In 2019, McCardell once again helped a young wide receiver take his game to new heights with second-year wide receiver DJ Chark, and Chark may be his greatest work. After showing little to nothing as a rookie in 2018, Chark exploded in 2019 and showed a terrific refinement of his game in terms of route running, ball skills and body control, things Chark has said McCardell has played a large role in developing. Chark leads the team in touchdown receptions (8) and receiving yards (956), solid numbers on a bad offense.
McCardell has shown a penchant for helping young wide receivers grow in the NFL. He has not had much success with veterans who have already built bad habits (Donte Moncrief and Chris Conley) but his work with young players should at least give him an argument to stick on a new staff.
Tim Walton, in his first year as Jacksonville's secondary/cornerbacks coach, has had to work with a lot of different pieces in 2019, many of which he was never supposed to have to coach up to be a starter.

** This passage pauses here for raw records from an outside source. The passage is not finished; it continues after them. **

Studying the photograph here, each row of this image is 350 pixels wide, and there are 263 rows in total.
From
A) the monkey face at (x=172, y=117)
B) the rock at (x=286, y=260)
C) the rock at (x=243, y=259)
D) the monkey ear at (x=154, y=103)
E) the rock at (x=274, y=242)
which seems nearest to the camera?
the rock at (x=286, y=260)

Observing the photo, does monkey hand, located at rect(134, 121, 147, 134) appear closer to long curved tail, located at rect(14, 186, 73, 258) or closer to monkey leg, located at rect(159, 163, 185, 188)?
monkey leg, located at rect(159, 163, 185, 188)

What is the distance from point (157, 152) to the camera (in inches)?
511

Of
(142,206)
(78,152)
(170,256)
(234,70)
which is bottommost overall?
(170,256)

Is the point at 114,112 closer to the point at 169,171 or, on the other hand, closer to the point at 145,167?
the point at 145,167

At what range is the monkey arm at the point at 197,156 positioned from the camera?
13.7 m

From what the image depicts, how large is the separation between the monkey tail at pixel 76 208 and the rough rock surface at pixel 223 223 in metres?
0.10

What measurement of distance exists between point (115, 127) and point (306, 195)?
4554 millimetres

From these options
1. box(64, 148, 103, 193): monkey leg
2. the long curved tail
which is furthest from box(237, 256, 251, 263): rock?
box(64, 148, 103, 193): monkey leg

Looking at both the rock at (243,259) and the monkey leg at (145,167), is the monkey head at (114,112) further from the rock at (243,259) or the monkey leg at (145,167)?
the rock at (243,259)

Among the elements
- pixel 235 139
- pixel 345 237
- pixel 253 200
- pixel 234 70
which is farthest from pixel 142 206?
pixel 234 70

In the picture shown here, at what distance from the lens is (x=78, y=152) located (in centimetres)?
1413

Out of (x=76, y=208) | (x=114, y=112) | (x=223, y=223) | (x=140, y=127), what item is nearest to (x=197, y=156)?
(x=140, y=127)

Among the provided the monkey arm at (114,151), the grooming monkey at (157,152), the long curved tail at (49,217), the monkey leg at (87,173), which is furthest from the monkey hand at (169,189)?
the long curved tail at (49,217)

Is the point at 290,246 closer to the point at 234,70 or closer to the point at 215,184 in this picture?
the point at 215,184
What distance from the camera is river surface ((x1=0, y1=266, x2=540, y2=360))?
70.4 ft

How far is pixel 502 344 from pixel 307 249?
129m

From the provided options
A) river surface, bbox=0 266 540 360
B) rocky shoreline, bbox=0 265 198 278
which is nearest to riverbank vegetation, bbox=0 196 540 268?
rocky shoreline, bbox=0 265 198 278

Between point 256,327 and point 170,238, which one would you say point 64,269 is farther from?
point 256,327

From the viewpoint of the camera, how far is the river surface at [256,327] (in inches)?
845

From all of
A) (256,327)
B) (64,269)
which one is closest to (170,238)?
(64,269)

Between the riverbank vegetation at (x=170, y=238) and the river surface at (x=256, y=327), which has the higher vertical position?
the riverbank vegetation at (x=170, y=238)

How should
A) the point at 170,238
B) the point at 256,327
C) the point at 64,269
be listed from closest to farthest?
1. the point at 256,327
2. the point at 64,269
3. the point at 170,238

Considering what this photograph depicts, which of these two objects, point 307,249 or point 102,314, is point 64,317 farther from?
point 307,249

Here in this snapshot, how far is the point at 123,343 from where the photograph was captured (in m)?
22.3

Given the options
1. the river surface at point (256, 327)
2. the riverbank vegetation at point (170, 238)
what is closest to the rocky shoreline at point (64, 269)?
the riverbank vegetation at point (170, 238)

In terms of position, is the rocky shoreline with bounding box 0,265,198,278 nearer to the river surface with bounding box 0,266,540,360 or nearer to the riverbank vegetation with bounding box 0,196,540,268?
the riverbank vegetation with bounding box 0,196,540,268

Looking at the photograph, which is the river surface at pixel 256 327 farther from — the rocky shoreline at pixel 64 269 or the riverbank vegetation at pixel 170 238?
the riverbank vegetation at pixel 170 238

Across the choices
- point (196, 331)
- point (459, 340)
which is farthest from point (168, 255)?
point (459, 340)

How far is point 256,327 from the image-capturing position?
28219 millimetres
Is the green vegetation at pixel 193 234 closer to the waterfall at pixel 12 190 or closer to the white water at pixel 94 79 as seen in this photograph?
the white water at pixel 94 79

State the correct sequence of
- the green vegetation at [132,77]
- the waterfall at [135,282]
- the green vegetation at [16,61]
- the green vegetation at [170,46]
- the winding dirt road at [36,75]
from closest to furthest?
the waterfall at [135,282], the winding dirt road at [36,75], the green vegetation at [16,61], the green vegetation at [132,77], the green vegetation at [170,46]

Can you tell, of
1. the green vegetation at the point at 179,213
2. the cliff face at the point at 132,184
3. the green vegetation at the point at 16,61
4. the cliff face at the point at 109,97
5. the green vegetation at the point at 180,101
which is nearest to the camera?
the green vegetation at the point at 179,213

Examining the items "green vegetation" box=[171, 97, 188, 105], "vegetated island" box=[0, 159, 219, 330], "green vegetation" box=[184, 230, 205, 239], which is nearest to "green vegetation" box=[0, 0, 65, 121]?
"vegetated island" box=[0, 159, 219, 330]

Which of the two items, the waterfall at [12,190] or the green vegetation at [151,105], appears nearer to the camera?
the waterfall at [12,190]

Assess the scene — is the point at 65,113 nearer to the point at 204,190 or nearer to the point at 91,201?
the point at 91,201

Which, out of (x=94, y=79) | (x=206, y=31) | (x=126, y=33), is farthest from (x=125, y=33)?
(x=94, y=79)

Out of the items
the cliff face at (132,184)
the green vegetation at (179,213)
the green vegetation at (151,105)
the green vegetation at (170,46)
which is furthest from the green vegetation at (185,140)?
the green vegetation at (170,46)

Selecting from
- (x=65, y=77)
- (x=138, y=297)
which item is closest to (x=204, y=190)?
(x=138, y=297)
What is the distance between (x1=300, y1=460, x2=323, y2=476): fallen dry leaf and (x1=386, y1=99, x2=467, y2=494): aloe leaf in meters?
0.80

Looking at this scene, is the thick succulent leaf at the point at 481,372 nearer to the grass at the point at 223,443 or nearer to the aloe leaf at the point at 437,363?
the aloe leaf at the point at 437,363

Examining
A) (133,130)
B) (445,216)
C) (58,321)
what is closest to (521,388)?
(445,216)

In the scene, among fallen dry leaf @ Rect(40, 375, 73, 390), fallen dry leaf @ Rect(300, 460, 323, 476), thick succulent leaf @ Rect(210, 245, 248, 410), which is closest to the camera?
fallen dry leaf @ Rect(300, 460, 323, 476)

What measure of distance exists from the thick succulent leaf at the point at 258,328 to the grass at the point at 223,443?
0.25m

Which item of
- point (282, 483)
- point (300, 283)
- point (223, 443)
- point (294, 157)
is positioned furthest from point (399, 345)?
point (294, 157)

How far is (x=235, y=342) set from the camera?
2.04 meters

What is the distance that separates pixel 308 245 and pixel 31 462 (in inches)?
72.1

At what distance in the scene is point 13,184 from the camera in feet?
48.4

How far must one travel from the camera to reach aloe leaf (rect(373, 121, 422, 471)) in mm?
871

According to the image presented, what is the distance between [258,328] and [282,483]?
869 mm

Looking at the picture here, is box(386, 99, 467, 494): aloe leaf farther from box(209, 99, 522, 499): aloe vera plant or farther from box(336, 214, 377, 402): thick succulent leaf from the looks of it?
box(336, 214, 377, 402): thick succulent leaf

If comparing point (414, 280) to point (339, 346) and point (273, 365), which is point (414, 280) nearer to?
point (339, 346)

Walton's prized pupil Jalen Ramsey, who said Walton was maybe the best position coach he has had, was traded to the Los Angeles Rams before Week 7 but didn't play in any game following Week 3. So for the vast majority of the 2019 season, Walton has been without his best cornerback, instead having to develop second-year cornerback Tre Herndon into an everyday starter. Walton has also had to deal with a revolving door at safety and slot cornerback at times due to injuries to Ronnie Harrison and D.J. Hayden.
To say Jacksonville's defense has been bad as of late would be an understatement, but for the most part of 2019, the secondary has been its most consistent unit. A.J. Bouye has had a solid season while Herndon has been up and down but has proven he is at least a serviceable cornerback. Walton is far more unlikely to stick around than McCardell due to the team's defensive failures, but he has done a fine job coaching up the secondary. He isn't likely to stick around on the next coaching staff, but out of all of the defensive coaches, he has the best argument.
In his third season as Jacksonville's special teams coordinator under Marrone, veteran coach Joe DeCamillis has coached the least embarrassing part of Jacksonville's bad football team. Not exactly a high bar, but DeCammilis' group has done a fine job this season.
Josh Lambo was released by the Chargers in 2017 but when since being signed by the Jaguars he has become one of the best kickers in the NFL and has yet to miss a field goal at TIAA Bank Field in 30+ attempts. This year, Lambo leads the NFL in field goal %, converting 96.3% of his attempts into points (26/27).
Meanwhile, punter Logan Cooke has developed nicely since a rocky rookie season in 2018 and is establishing himself as one of the AFC's top punters in his second season. He is fourth in the NFL in net punt average (43.8 yards) and is landing 33.3% of his punts inside the 20-yard line.
DeCamillis' return groups have yet to take one back for a touchdown, but his work with Lambo and Cooke has been impressive. Impressive enough to keep him on the next staff? Probably not. But he may at least have an argument to make.